### Work instructions:
Count the lines in the entries below that contain the string "instances". Reply with that number alone.

── Recorded information ──

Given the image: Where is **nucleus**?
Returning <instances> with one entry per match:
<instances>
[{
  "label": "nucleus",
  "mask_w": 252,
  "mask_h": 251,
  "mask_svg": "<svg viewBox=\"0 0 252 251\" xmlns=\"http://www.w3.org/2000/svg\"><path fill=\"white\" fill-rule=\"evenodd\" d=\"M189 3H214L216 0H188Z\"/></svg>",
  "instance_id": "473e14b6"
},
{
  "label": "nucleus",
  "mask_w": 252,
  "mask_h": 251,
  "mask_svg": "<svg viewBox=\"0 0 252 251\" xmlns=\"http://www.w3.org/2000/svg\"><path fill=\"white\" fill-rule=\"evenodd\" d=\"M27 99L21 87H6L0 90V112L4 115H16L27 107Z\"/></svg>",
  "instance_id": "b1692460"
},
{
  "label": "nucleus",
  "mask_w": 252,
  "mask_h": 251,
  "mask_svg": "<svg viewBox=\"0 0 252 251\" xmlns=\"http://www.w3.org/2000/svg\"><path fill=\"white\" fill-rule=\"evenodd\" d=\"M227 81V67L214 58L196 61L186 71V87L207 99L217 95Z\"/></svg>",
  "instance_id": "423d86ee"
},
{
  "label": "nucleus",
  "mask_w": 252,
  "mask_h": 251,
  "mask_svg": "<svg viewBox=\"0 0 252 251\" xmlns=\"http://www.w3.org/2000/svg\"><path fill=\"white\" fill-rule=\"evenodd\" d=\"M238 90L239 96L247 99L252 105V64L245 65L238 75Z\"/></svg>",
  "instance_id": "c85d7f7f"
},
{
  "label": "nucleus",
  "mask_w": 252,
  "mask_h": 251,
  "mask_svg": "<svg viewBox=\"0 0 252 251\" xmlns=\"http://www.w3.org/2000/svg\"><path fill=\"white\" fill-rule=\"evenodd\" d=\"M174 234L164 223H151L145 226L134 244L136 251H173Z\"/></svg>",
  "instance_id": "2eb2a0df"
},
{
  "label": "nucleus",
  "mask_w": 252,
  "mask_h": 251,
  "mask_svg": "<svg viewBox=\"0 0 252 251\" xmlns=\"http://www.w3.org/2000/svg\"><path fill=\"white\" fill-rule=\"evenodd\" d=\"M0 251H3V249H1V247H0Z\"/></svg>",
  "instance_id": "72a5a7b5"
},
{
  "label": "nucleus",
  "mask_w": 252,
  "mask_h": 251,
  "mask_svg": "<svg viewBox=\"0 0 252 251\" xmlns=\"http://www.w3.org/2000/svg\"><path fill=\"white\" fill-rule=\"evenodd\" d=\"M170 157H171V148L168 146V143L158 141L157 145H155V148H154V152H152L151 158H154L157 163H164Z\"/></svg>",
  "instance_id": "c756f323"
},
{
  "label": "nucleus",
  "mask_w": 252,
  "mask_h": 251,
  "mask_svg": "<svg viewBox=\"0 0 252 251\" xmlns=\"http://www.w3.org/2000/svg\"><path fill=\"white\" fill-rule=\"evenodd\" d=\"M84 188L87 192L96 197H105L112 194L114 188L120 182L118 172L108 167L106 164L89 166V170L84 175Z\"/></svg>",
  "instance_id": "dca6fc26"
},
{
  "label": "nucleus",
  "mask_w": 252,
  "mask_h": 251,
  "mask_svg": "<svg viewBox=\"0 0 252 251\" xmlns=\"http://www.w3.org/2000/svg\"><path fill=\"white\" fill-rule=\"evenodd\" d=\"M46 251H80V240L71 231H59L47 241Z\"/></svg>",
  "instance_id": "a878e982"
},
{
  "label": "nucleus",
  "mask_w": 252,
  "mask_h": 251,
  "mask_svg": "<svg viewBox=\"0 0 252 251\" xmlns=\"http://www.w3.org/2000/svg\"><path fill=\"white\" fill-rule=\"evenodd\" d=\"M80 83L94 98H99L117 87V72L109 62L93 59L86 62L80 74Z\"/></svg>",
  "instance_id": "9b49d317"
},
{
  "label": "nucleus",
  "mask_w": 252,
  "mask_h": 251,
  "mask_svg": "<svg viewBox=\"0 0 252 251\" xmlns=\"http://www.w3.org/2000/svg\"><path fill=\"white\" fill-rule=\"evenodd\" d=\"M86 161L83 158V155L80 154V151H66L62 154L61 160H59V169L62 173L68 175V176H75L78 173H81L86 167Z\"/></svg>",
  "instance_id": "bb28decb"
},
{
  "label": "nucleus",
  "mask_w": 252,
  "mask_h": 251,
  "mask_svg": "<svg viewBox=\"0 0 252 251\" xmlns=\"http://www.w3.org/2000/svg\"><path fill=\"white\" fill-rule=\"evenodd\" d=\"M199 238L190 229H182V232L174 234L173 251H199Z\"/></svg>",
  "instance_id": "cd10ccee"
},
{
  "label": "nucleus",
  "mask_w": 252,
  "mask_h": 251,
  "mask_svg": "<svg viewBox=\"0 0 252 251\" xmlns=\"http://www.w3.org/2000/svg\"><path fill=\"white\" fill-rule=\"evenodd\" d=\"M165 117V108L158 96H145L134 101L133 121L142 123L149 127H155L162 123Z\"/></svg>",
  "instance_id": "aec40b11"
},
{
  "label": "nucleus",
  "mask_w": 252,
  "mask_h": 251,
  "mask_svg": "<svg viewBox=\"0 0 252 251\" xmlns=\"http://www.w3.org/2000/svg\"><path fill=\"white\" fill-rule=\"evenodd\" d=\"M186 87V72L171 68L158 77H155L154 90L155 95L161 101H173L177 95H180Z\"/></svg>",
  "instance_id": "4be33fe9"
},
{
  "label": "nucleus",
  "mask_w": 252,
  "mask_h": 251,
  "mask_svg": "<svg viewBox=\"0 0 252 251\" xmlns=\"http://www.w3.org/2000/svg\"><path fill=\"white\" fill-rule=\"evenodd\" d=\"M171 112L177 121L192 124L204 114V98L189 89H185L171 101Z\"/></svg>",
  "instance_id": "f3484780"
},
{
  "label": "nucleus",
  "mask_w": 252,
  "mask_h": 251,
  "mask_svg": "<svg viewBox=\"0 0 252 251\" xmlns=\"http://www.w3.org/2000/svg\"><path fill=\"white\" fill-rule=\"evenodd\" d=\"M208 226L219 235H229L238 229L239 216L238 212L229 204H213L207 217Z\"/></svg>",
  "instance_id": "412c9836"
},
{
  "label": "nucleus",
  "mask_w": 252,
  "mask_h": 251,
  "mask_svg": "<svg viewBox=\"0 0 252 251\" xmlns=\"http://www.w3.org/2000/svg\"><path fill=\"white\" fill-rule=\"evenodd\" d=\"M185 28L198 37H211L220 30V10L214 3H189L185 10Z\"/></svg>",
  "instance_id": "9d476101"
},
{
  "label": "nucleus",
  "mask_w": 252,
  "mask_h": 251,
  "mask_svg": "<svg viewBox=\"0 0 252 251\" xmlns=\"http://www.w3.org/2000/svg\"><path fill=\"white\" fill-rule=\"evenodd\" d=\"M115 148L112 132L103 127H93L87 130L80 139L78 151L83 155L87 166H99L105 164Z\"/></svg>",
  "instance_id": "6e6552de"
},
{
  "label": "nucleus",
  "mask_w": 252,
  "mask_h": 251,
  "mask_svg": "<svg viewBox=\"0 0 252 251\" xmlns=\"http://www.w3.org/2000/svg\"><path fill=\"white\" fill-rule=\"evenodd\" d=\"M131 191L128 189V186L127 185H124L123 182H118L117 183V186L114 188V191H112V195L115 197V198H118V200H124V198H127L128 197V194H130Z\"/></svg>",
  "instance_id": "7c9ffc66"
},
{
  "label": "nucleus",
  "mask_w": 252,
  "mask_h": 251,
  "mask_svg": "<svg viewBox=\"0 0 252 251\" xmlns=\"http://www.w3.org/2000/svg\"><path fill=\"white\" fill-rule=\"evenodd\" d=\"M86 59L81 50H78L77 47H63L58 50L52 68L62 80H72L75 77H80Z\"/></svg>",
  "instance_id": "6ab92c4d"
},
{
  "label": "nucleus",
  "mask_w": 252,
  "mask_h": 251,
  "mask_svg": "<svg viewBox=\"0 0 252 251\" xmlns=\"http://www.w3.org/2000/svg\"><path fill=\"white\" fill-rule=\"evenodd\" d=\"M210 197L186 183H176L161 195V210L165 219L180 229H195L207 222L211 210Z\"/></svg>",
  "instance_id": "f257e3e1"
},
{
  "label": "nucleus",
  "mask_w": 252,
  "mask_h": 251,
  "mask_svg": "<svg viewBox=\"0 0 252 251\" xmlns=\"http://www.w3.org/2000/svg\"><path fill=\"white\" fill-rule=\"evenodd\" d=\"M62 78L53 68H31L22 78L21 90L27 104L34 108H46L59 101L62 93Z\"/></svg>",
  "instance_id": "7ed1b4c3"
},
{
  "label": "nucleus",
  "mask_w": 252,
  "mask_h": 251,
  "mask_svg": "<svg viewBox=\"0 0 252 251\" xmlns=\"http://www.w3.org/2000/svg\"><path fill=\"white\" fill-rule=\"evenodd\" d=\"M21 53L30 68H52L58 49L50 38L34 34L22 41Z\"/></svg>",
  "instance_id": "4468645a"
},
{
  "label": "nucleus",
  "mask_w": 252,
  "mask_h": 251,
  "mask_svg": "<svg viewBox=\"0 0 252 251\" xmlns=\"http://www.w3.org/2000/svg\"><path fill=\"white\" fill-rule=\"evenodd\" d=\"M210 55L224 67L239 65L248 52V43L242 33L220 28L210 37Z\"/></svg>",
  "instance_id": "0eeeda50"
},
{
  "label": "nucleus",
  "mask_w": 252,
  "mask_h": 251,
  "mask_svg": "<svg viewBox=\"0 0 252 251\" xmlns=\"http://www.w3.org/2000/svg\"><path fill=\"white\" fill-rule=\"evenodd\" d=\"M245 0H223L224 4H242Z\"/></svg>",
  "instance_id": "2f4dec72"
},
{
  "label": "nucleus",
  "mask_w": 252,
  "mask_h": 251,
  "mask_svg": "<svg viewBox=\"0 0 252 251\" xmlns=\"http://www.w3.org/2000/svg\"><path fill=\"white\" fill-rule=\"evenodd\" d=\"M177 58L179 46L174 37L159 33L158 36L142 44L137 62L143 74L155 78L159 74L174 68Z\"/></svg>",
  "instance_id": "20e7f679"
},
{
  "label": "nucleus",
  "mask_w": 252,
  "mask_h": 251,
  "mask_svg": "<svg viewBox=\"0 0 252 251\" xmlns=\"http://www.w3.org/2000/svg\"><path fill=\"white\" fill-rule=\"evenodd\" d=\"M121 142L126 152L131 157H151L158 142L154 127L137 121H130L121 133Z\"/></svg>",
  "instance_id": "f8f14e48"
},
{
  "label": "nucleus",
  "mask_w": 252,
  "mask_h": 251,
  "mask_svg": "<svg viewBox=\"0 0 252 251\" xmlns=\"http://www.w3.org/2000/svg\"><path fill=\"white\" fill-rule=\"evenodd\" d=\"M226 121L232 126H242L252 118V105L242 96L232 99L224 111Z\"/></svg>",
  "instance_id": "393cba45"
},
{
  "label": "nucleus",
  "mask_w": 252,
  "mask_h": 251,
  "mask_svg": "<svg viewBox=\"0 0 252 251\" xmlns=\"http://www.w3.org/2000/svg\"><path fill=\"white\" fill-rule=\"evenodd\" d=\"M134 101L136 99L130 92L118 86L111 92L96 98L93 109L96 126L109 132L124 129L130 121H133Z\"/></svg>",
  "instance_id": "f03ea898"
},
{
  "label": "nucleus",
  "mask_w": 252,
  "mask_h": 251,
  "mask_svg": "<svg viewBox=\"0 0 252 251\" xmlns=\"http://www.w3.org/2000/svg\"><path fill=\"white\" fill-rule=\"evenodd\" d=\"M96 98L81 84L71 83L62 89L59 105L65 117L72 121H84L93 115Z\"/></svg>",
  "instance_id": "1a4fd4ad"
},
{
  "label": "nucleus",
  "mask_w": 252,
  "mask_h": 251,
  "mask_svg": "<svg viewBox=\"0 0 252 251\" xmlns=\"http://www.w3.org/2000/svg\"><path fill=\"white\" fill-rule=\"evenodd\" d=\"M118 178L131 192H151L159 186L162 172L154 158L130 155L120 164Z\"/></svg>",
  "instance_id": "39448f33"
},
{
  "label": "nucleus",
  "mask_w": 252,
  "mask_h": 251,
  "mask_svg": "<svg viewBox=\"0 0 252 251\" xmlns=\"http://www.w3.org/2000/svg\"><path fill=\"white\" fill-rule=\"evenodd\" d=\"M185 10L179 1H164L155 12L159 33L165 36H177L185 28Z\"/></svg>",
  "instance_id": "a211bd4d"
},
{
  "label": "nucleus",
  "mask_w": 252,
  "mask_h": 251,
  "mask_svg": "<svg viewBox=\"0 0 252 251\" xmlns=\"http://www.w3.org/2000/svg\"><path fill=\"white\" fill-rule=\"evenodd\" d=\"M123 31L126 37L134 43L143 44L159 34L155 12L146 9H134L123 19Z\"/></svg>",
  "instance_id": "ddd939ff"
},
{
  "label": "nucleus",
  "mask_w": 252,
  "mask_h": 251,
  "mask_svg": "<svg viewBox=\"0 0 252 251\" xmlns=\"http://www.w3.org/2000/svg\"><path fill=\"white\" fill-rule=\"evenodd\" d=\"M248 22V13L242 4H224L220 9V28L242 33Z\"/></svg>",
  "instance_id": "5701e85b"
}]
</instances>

───

### Output below:
3